Written problem |
Retype all of the records below word for word, with nothing changed.

Extracted entries |

══════

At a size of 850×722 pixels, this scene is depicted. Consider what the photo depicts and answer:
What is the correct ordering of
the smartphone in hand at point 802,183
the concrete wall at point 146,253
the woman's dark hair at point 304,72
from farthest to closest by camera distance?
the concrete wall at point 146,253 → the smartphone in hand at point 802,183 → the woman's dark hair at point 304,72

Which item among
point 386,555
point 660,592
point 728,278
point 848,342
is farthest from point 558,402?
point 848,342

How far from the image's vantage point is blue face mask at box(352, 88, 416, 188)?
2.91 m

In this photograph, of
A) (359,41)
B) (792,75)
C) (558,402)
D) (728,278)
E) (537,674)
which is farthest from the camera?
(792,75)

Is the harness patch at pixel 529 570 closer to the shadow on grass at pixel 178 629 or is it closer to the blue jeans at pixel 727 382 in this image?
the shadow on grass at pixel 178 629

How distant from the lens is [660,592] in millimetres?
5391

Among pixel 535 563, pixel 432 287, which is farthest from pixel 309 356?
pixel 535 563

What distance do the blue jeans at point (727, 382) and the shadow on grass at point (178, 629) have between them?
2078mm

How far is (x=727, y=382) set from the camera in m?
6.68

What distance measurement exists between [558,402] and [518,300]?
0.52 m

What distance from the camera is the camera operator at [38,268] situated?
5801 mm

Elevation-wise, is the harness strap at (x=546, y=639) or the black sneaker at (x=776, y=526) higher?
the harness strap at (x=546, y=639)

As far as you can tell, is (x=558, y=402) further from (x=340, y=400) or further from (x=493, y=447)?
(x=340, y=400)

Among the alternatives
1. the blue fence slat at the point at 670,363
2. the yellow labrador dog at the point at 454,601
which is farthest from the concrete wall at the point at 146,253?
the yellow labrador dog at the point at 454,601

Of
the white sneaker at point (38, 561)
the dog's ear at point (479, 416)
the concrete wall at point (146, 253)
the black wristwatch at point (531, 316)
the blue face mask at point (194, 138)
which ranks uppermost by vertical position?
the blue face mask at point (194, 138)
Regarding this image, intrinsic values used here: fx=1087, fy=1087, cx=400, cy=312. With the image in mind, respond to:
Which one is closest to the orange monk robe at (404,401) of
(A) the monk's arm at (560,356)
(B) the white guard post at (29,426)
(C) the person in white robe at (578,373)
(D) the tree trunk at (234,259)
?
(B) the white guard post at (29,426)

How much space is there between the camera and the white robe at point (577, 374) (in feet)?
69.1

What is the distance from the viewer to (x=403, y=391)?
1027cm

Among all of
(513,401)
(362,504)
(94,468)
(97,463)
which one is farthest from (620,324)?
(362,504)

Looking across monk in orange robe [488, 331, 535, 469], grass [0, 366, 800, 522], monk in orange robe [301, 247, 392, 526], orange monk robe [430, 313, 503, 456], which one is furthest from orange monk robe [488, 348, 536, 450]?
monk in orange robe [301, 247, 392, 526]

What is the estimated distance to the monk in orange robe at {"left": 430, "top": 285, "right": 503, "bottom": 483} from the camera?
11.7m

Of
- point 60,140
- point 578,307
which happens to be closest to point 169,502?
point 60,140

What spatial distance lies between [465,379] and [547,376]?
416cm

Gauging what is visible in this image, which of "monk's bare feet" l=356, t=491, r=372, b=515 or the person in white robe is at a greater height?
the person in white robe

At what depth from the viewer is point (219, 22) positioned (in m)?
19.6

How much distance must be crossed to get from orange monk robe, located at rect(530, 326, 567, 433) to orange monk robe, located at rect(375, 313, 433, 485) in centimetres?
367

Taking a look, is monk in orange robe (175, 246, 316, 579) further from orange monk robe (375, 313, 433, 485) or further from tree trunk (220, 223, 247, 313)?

══════

Exercise solution |
At a size of 850×722 pixels, this scene is depicted. Consider what the photo depicts and answer:
What is the correct ordering of
the smartphone in hand at point 802,183
the concrete wall at point 146,253
the woman's dark hair at point 304,72
from farthest to closest by camera distance?
the concrete wall at point 146,253 → the smartphone in hand at point 802,183 → the woman's dark hair at point 304,72

Which item among
point 386,555
point 660,592
point 728,278
point 848,342
is farthest from point 558,402?
point 848,342

How far from the image's vantage point is blue face mask at box(352, 88, 416, 188)?
2.91 m

In this photograph, of
A) (359,41)
B) (792,75)
C) (558,402)
D) (728,278)
E) (537,674)
which is farthest from the camera?
(792,75)

Is the harness patch at pixel 529 570 closer to the shadow on grass at pixel 178 629 or is it closer to the blue jeans at pixel 727 382 in this image?
the shadow on grass at pixel 178 629

How distant from the lens is [660,592] in millimetres?
5391

Among pixel 535 563, pixel 432 287, which is farthest from pixel 309 356?
pixel 535 563

What distance do the blue jeans at point (727, 382) and the shadow on grass at point (178, 629) have between them?
2078mm

How far is (x=727, y=382) set from the camera in m?
6.68

What distance measurement exists between [558,402] and [518,300]?
0.52 m

What distance from the camera is the camera operator at [38,268] situated?
5801 mm

Elevation-wise, is the harness strap at (x=546, y=639) or the black sneaker at (x=776, y=526) higher?
the harness strap at (x=546, y=639)

As far as you can tell, is (x=558, y=402) further from (x=340, y=400) or further from (x=493, y=447)?
(x=340, y=400)

Among the alternatives
1. the blue fence slat at the point at 670,363
2. the yellow labrador dog at the point at 454,601
which is farthest from the concrete wall at the point at 146,253?
the yellow labrador dog at the point at 454,601

Of
the white sneaker at point (38, 561)
the dog's ear at point (479, 416)
the concrete wall at point (146, 253)
the black wristwatch at point (531, 316)
the blue face mask at point (194, 138)
which ranks uppermost by vertical position?
the blue face mask at point (194, 138)
Regarding this image, intrinsic values used here: fx=1087, fy=1087, cx=400, cy=312. With the image in mind, respond to:
Which one is closest to the orange monk robe at (404,401) of
(A) the monk's arm at (560,356)
(B) the white guard post at (29,426)
(C) the person in white robe at (578,373)
(D) the tree trunk at (234,259)
?
(B) the white guard post at (29,426)

How much space is there between the camera and the white robe at point (577, 374) (in feet)?
69.1

What is the distance from the viewer to (x=403, y=391)?
1027cm

Among all of
(513,401)
(362,504)
(94,468)
(97,463)
which one is farthest from (620,324)?
(362,504)

Looking across monk in orange robe [488, 331, 535, 469], grass [0, 366, 800, 522], monk in orange robe [301, 247, 392, 526], orange monk robe [430, 313, 503, 456], which one is furthest from orange monk robe [488, 348, 536, 450]?
monk in orange robe [301, 247, 392, 526]

What is the estimated distance to the monk in orange robe at {"left": 430, "top": 285, "right": 503, "bottom": 483} from the camera?
11.7m

Of
- point 60,140
- point 578,307
which happens to be closest to point 169,502?
point 60,140

What spatial distance lies between [465,379] and [547,376]?
416cm

Gauging what is visible in this image, which of "monk's bare feet" l=356, t=491, r=372, b=515 or the person in white robe is at a greater height?
the person in white robe

At what depth from the viewer is point (219, 22) positioned (in m)?
19.6

How much distance must be crossed to get from orange monk robe, located at rect(530, 326, 567, 433) to orange monk robe, located at rect(375, 313, 433, 485) in centimetres?
367

Taking a look, is monk in orange robe (175, 246, 316, 579) further from orange monk robe (375, 313, 433, 485) or further from tree trunk (220, 223, 247, 313)?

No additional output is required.